Skill Type: Behavior-Change vs. Active Tool

Most ClawHub skills are behavior-change skills — they work by shaping agent judgment through instructions, not by running code or intercepting requests at the system level. This is the same mechanism as execution-loop-breaker, token-saver, and most top listings.

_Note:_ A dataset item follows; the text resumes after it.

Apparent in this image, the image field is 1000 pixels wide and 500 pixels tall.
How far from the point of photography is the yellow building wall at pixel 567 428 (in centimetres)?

When writing a behavior-change skill:

  • Be explicit in the description that it works through agent behavior, not automated interception
  • Use language like "trains your agent to..." or "gives your agent the judgment to..." — not "automatically detects" or "intercepts"
  • Don't overstate automation. "Teaches your agent to consolidate related asks" is honest. "Automatically batches requests" implies system-level routing that the skill doesn't do.
  • The benefit is still real — behavior change produces real cost and efficiency improvements

When a skill needs to be an active tool:

  • Requires pre-response hooks or middleware (OpenClaw doesn't currently expose these)
  • Requires script files (analyzer.js, optimizer.js) that actually run
  • Example: a real token optimizer that reads context size and trims it before sending

Bottom line: Instruction-based skills are legitimate and valuable. Just be honest about the scope. Users trust skills that set accurate expectations.


Version History

  • 1.0.1 — Added "Skill Type: Behavior-Change vs. Active Tool" lesson from ClawSaver development
  • 1.0.0 — Initial release. Research workflow, gap analysis framework, listing anatomy, marketplace patterns from Feb 2026 analysis.